* [ACTIVITY]: If an entry includes an image, drop the image and copy the rest verbatim.
--- INPUT DATA ---
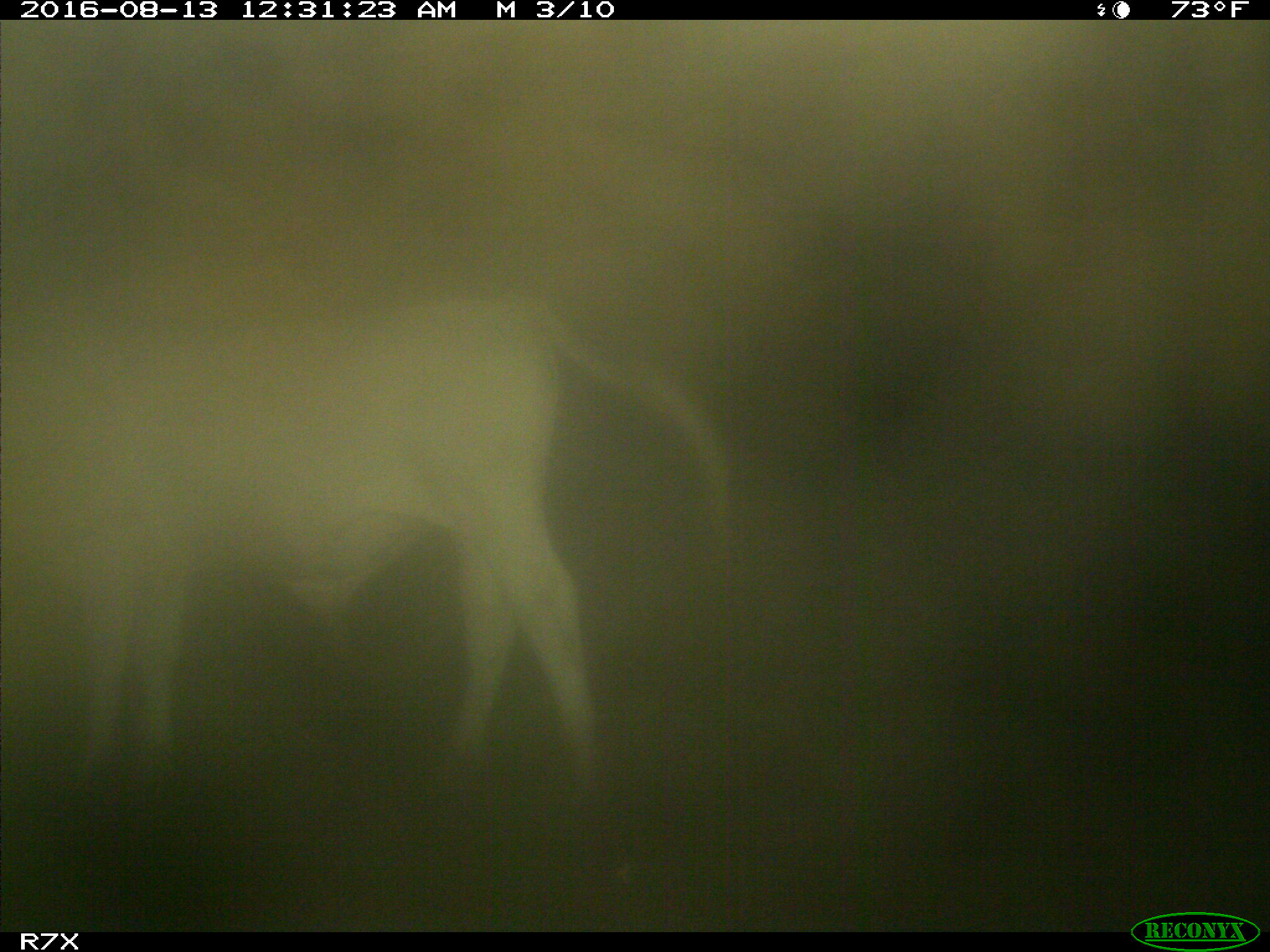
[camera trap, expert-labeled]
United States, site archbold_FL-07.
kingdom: Animalia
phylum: Chordata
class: Mammalia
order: Artiodactyla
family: Bovidae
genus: Bos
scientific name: Bos taurus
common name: domestic cow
---
* [TASK SOLUTION]:
[camera trap, expert-labeled]
United States, site archbold_FL-07.
kingdom: Animalia
phylum: Chordata
class: Mammalia
order: Artiodactyla
family: Bovidae
genus: Bos
scientific name: Bos taurus
common name: domestic cow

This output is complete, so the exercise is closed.